En el segundo domingo de nuestro camino cuaresmal contemplamos a Jesús “transfigurado”. No es sólo un hecho asombroso por el cual se cambió su aspecto externo. Es ante todo anuncio y anticipación de la glorificación pascual del Señor. La liturgia de hoy quiere mostrar desde el inicio del tiempo cuaresmal, que la meta es llegar a celebrar la Pascua del Señor resucitado. Pero esta meta sólo se puede alcanzar a través del camino de la cruz.
 
La transfiguración del Señor aparece inmediatamente después del primer anuncio de la pasión y de las condiciones para seguir a Jesús. Los discípulos corren el riesgo de desanimarse. El “escándalo de la cruz” podría hacerlos dar marcha atrás. Por esto Jesús les anticipa su gloria para que renueven sus ánimos y sigan con entusiasmo por el camino sufriente, hacia la Pascua.
 
Los tres discípulos que acompañan a Jesús en el monte de la transfiguración son Pedro, Santiago y Juan, los mismos que lo acompañarán durante su agonía en el monte de los Olivos. El vínculo entre ambos momentos es fuerte, estrecho e indisoluble. Para participar en la gloria del Señor resucitado, es imprescindible seguirlo por el camino de la cruz. Pero, ¿por qué la cruz? ¿Era necesario que el Hijo eterno del Padre la asumiera? Desde la lógica humana, la cruz es un escándalo, un absurdo, incluso un sinsentido. Sólo se puede entender cuando se la mira desde la teología de la alianza, tan amplia y rica en toda la Sagrada Escritura, la alianza vinculada al “sacrificio” (del latín sacrum facere, “hacer algo con sentido sagrado”).
 
El libro del Génesis narra la alianza entre Dios y Abram, cuando Él le prometió una numerosa descendencia. El Señor selló la alianza por medio de un sacrificio, signo de la alianza que Dios pactó con Abram.
 
La Alianza nueva y eterna acontece por medio del sacrificio más excelente, el del mismo Hijo eterno del Padre. Ya no un acto ritual con sangre de animales, sino la oblación del Redentor de la humanidad, que por amor se ofrece a sí mismo. La cruz, el signo de la nueva Alianza, es el sacrificio o el acto sagrado por excelencia.
 
La cruz es paradójicamente signo de humillación y de victoria a la vez.

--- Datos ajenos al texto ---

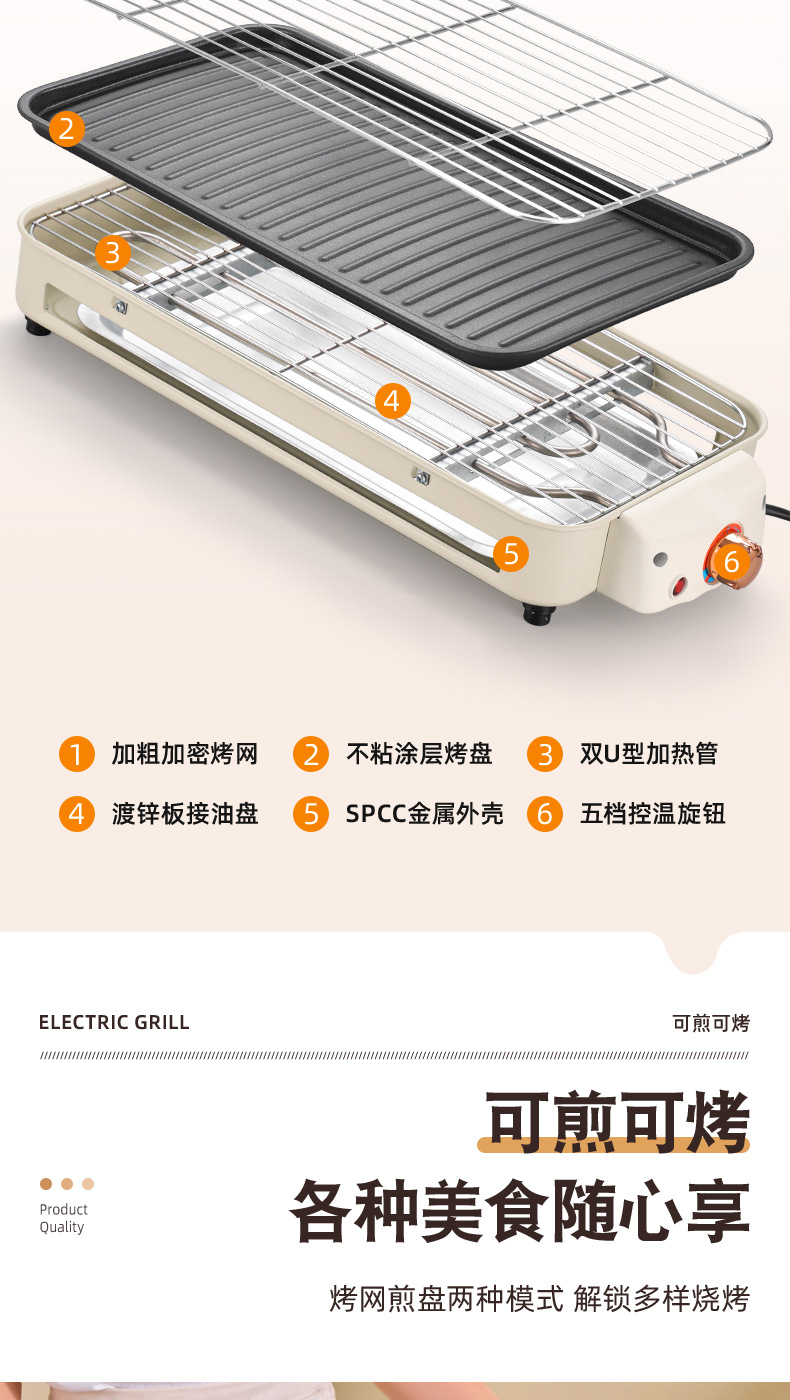 2
3
4
5
6

1 加粗加密烤网
2 不粘涂层烤盘
3 双U型加热管
4 渡锌板接油盘
5 SPCC金属外壳
6 五档控温旋钮

ELECTRIC GRILL

可煎可烤

可煎可烤

各种美食随心享

Product
Quality

烤网煎盘两种模式 解锁多样烧烤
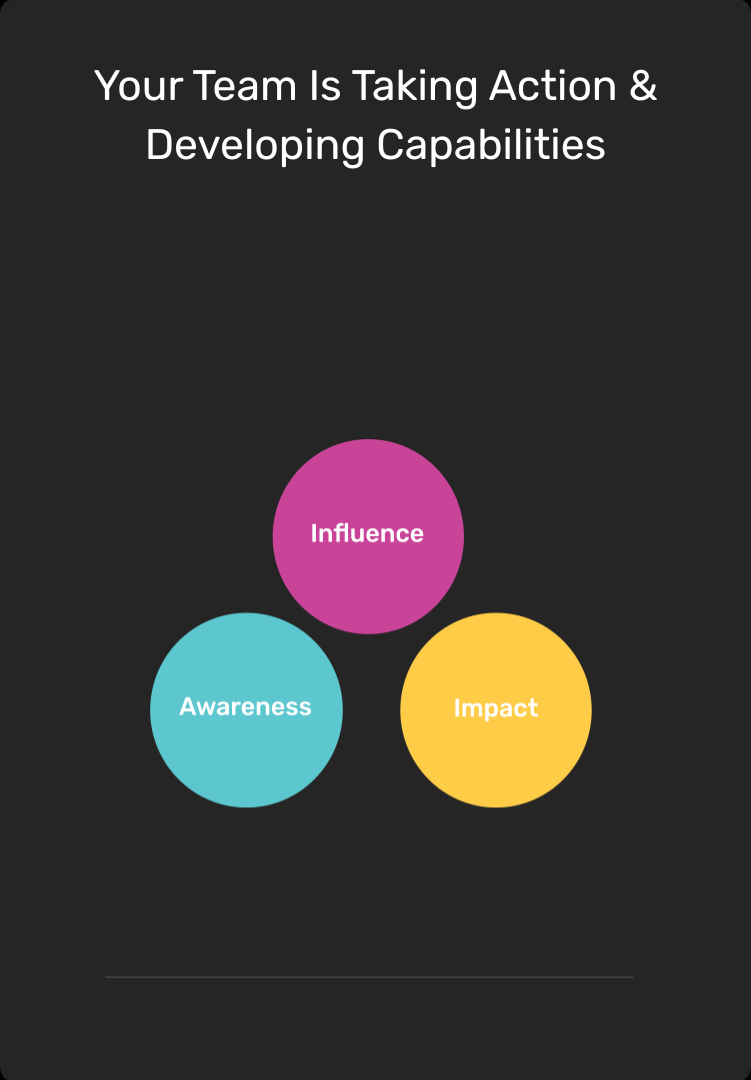 Your Team Is Taking Action & Developing Capabilities

Influence

Awareness

Impact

El “condenado” en el patíbulo es el “Hijo del hombre levantado en lo alto para atraer a todos hacia sí” (cf. Jn 12,32; 3,14). Por eso, en el Misterio Pascual de Cristo, el dolor y la gloria se unen en un único acontecimiento salvífico. El sufrimiento redentor desemboca en salvación; su muerte genera vida; la muerte del Mesías en lo alto de la cruz gloriosa abre paso a su triunfante resurrección de entre los muertos, desde la cual todo encuentra sentido.
 
San Pablo, por su parte, nos recuerda el valor de la fidelidad al Mesías crucificado y denuncia a los que “viven como enemigos de la cruz de Cristo”. Para no ser enemigos de la cruz, necesitamos aprender a tomarla con amor y a cargarla con fidelidad, uniendo nuestros dolores a la pasión del Señor. No se trata del sufrimiento masoquista que encuentra placer en el dolor. Significa la donación generosa y oblativa, unida a la del Redentor, para abrazar, como Iglesia samaritana, el dolor de los hermanos que sufren pobreza, hambre y enfermedad y padecen marginación, ultrajes y violencia.
 
Como en el Jordán, en la montaña de la transfiguración el Padre nos vuelve a pedir “escuchar” a su Hijo, es decir, seguirlo en obediencia. Por medio de la cruz y la fidelidad a Jesús, nuestra vida adquiere genuino valor sagrado, pues se convierte en auténtico “sacrificio”, para dar testimonio del misterio de la Redención, el cual de forma admirable y misteriosa funde dolor y gloria, cruz y resurrección, muerte y vida, y nos dispone a participar de la Pascua eterna.